The commitment and undertakings would be accompanied by accords with employer bodies.
The revision of these instruments pointed to ECSA’s ongoing activities that were aimed at increasing efficiencies for the benefit of all engineers, as well as the South African public.
In setting the context for the need for this public consultative process, ECSA CEO Sipho Madonsela highlighted the numerous comments that were made by the engineering profession during the last national roadshow in early 2015.
The concerns of the profession highlighted during this process motivated the revision of the three frameworks under review.
Parallel to these concerns, ECSA had received independent requests from government and from the VAs to consult on the compilation of the revision of these documents.
To make the process efficient, ECSA drafted one revision which all stakeholders could align with.
ECSA President Cyril Gamede spoke of the need to demystify the perception that ECSA was the ‘gatekeeper’ of the profession, and the level of transparency that ECSA was expected to uphold should also be required of the VA’s.

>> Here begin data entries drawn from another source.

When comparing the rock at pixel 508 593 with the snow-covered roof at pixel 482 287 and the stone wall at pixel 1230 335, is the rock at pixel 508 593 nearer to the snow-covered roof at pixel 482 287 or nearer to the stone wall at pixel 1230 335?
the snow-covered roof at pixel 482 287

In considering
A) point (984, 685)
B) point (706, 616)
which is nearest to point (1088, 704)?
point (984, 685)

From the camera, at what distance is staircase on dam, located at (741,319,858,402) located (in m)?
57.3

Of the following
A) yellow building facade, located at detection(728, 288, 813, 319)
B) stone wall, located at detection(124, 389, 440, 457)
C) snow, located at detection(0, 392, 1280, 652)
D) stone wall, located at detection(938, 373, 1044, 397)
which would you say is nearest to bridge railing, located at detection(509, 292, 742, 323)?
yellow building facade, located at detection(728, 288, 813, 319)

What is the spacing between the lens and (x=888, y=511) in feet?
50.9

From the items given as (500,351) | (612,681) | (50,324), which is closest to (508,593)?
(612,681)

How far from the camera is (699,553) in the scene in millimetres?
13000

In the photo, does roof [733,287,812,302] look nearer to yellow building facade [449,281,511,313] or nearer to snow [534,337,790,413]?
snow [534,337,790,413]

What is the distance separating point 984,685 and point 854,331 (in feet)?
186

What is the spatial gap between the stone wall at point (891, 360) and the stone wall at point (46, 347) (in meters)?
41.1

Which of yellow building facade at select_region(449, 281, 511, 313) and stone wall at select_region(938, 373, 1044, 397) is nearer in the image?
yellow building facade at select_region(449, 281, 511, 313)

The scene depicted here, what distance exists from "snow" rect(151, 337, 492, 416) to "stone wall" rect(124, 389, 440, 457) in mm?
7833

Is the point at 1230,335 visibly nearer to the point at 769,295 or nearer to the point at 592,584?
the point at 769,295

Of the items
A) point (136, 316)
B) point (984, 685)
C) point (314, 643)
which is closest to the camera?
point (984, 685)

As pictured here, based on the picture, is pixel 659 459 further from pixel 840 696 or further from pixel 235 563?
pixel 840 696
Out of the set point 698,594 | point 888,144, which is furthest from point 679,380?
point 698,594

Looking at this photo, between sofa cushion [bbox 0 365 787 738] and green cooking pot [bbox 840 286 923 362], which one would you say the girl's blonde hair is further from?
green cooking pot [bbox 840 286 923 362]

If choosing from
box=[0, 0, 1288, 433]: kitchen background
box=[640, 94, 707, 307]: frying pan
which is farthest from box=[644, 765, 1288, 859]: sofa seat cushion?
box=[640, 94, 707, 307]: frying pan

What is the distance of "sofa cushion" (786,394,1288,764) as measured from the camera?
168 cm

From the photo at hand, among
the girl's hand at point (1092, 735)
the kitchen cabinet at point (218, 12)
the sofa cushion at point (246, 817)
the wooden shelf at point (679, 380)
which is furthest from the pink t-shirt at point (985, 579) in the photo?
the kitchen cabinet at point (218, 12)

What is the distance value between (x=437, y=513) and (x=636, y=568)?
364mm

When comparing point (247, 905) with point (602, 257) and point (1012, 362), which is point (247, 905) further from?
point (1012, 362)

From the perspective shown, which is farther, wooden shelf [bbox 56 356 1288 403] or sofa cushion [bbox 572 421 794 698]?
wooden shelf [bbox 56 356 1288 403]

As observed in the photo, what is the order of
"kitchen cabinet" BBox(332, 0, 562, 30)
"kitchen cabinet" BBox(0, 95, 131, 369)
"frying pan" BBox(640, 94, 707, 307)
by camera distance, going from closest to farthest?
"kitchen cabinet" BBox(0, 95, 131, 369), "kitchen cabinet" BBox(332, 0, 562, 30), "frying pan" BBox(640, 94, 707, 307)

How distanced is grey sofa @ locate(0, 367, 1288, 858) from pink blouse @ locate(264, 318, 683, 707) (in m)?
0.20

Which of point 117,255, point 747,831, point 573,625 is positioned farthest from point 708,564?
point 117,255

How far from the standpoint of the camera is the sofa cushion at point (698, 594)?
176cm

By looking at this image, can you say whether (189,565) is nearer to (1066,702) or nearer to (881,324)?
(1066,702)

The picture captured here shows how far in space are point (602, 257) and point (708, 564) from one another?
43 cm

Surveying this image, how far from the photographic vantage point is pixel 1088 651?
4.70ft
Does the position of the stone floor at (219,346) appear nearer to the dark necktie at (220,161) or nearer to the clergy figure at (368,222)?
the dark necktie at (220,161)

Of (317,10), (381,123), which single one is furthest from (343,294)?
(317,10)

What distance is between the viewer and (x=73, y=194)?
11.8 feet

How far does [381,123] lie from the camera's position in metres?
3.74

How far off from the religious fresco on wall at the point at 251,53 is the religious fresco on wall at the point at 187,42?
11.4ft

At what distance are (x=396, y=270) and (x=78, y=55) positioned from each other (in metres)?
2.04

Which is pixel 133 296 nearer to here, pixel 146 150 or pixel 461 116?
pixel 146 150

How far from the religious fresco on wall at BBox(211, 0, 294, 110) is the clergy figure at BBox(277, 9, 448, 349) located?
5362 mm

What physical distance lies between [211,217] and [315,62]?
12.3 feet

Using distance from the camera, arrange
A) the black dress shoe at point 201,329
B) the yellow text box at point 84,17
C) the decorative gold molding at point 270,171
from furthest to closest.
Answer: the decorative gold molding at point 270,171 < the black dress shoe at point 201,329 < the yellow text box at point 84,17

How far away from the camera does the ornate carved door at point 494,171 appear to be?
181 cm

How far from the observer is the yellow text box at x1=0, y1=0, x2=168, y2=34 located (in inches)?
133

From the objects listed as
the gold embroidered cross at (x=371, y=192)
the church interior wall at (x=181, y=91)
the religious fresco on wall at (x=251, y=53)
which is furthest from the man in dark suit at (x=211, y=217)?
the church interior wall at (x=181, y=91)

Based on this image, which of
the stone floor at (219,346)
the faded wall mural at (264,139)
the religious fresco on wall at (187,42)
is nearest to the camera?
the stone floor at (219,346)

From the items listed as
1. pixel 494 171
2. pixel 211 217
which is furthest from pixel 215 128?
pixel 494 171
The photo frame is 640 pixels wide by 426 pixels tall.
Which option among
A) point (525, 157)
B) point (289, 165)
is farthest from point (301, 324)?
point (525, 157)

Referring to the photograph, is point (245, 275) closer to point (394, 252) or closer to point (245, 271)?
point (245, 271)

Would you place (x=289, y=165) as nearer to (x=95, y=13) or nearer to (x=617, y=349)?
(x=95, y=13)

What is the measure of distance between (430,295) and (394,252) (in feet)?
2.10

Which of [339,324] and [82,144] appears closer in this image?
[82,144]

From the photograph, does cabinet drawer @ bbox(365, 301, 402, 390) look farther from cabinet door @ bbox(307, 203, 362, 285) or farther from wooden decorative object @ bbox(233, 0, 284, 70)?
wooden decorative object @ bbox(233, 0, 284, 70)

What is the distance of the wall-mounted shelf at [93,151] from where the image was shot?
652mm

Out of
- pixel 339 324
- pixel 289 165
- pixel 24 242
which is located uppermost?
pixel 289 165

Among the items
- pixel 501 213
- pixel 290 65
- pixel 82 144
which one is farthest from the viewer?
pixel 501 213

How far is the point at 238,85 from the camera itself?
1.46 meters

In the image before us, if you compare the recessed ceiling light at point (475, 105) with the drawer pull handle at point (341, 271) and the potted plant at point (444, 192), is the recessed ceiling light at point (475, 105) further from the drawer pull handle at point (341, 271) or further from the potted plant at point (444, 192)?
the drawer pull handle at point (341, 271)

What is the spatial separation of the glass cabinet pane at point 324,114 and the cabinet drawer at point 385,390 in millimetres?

Gamede made a strongly worded request to the VAs to desist from being disruptive to the functioning of ECSA, stressing the need for collaboration and clear service level agreements, as this affected the primary constituents of both ECSA and the VAs.
“We cannot have a situation where there are no expectations of the VAs or of ECSA, to the detriment of the registered engineering practitioners and candidate engineers,” said Gamede.
Madonsela stressed that the need for the revision of these frameworks was to align the measure of responsibility of all involved engineering practitioners with the accountability that was required of every professional engineer, and which all engineers understand.
He explained that ECSA had a ‘hard’ mandate, as well as a ‘soft’ mandate.
The ‘hard’ mandate included the legislative operations of ECSA, which are outlined in The Engineering Profession Act No 46 of 2000 (EPA). “The ‘soft’ mandate is one that is not written into the EPA, however, responsible corporate governance would require ECSA’s adherence to issues, such as a clear transformation agenda in the profession and the aligning of ECSA’s mandate with governments visions to mention a few. Our revision of the frameworks is also influenced by this soft mandate,” Madonsela explained.
In the in-depth review of the revised frameworks Advocate Rebaone Gaoraelwe emphasised that the process of public consultation sought to get input from all those who are affected by the revisions, as this allowed for amendments to be made where required in an equitable manner.
“We are not here to defend our recommendations, but rather, to explain them and seek your input, as we work to become a modern and efficient regulator of the profession,” he said.
The consultative process would visit all nine provinces in South Africa, with three sessions scheduled for Gauteng, which had the largest concentration of engineers and VA’s in the country.
The schedule, which started Monday, would conclude in Johannesburg on August 19.